Scene-based reasoning data
╔══
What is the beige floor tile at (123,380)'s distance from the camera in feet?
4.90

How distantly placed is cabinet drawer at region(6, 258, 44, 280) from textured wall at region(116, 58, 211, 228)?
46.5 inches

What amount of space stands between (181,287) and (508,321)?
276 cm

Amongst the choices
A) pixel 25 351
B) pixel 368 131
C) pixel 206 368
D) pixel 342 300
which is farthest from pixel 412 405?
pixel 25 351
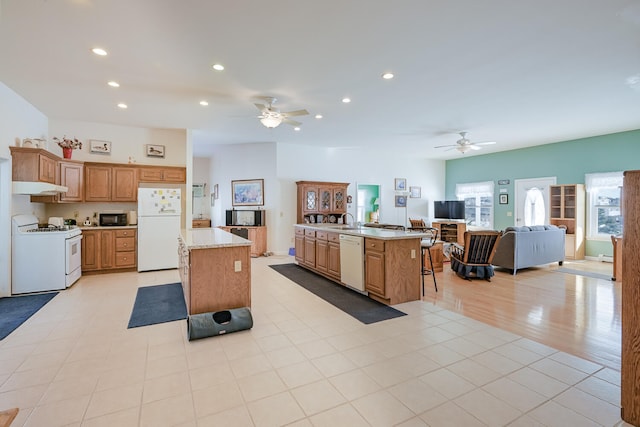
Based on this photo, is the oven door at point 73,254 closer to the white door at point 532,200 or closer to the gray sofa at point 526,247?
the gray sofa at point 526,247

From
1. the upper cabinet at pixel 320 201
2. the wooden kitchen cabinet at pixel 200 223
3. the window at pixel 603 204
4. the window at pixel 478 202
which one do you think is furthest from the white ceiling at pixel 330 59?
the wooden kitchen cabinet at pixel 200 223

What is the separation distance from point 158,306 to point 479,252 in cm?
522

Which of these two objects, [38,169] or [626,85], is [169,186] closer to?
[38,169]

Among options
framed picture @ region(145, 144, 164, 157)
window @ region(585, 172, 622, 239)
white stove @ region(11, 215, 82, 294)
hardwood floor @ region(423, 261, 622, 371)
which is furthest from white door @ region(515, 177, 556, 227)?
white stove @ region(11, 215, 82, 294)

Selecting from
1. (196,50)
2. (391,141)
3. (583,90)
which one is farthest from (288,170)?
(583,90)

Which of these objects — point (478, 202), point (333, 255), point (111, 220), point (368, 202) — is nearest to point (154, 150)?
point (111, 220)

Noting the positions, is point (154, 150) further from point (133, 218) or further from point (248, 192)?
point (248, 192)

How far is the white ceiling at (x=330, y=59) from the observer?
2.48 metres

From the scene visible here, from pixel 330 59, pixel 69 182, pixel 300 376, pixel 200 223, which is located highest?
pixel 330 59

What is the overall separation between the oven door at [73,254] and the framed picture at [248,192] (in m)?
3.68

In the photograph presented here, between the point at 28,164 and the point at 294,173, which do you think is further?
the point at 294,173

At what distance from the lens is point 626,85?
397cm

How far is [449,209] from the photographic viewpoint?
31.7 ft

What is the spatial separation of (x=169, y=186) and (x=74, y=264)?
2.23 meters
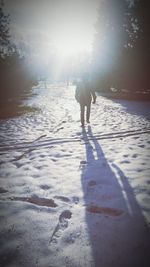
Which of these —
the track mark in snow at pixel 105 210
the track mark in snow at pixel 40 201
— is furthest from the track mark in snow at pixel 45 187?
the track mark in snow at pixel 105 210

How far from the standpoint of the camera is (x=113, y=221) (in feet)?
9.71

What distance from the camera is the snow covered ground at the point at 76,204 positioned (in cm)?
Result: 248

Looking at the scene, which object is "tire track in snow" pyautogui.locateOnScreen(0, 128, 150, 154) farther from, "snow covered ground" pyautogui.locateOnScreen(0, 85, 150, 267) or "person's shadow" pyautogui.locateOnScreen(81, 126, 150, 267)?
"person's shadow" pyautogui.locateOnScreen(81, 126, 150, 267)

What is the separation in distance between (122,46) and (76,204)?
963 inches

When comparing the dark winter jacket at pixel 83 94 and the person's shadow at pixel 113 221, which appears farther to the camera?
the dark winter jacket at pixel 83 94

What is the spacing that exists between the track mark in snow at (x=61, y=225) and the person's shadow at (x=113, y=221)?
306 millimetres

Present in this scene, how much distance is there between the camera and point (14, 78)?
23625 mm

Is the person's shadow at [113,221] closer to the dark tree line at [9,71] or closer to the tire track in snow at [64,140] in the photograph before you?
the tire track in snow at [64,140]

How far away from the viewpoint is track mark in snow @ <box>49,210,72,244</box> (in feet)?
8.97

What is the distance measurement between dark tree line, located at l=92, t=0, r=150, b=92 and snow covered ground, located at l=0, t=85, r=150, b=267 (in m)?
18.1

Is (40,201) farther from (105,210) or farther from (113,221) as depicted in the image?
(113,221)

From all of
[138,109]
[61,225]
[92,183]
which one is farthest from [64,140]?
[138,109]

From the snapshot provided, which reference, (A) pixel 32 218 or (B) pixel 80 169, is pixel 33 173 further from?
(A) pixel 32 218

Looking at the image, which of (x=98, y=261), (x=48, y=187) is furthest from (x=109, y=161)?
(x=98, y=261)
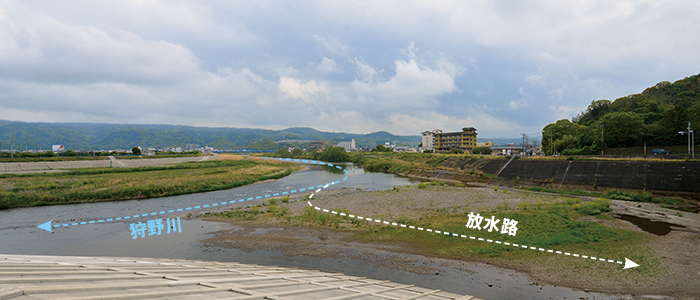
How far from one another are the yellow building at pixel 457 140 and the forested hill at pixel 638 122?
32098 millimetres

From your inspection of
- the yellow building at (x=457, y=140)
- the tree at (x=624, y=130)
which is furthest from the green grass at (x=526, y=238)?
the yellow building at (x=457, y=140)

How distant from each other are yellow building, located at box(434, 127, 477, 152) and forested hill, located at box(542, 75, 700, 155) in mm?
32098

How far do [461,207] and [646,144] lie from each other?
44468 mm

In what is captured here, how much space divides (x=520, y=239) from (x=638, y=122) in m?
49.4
╚══
╔══
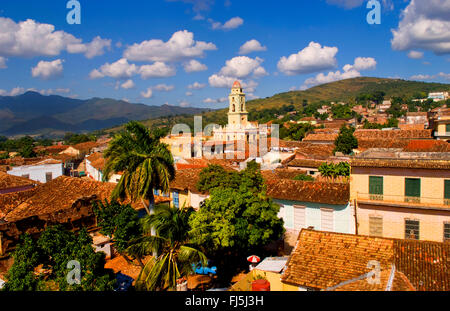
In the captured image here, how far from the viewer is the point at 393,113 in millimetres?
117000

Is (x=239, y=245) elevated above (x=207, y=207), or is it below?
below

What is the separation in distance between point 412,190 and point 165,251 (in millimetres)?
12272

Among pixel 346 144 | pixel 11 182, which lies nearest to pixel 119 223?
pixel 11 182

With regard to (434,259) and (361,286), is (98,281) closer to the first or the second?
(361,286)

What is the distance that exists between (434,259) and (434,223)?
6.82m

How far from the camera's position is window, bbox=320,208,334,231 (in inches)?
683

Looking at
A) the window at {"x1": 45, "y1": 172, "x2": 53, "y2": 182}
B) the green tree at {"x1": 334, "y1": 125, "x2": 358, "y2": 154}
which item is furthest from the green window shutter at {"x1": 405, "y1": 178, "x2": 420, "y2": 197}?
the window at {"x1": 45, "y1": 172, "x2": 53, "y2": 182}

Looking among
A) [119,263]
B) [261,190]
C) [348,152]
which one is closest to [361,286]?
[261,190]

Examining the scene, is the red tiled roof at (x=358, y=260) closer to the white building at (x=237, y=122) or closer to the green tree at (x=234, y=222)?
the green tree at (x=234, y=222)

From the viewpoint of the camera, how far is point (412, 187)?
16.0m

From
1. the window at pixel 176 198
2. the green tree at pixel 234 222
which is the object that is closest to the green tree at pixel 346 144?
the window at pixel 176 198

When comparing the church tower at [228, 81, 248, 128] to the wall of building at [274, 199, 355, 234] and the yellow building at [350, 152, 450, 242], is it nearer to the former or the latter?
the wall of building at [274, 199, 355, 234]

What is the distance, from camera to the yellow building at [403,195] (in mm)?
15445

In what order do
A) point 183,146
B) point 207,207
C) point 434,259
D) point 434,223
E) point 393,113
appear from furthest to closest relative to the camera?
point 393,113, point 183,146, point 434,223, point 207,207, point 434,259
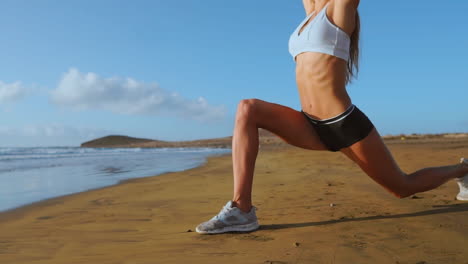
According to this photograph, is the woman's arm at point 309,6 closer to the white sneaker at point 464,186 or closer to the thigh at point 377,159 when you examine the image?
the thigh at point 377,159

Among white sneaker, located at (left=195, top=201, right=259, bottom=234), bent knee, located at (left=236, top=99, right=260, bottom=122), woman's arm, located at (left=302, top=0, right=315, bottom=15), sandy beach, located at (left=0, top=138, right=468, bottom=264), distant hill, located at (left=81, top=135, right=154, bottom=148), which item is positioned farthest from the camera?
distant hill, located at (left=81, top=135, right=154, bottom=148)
╚══
**Task to carry out:** Transcribe the data above word for word, from the line with "Selecting from" up to and including the line with "Result: 248", and omit the picture.

**Solution to this task:**
Selecting from
1. (196,50)
2. (391,141)
3. (583,90)
which one is farthest from (288,170)?
(583,90)

Which of these objects — point (478, 202), point (333, 255), point (111, 220), point (368, 202) — is nearest to point (154, 150)?
point (111, 220)

Noting the positions, is point (154, 150) further from point (133, 218) or further from point (248, 192)?
point (248, 192)

How far is the white ceiling at (x=330, y=59) from the observer?
2.48 metres

From the scene visible here, from pixel 330 59, pixel 69 182, pixel 300 376, pixel 200 223, which is located highest?
pixel 330 59

What is the overall separation between the oven door at [73,254] and the framed picture at [248,192] (in m)?
3.68

In the photograph presented here, between the point at 28,164 and the point at 294,173, which do you think is further?
the point at 294,173

At what distance from the lens is point 626,85?
397cm

How far is [449,209] from the photographic viewpoint?
31.7 ft

What is the spatial separation of (x=169, y=186) and (x=74, y=264)?
2.23 meters
Which of these —
the track mark in snow at pixel 105 210
the track mark in snow at pixel 40 201
— is furthest from the track mark in snow at pixel 45 187?
the track mark in snow at pixel 105 210

How far from the standpoint of the camera is (x=113, y=221) (in feet)?
9.71

What distance from the camera is the snow covered ground at the point at 76,204 positioned (in cm)?
Result: 248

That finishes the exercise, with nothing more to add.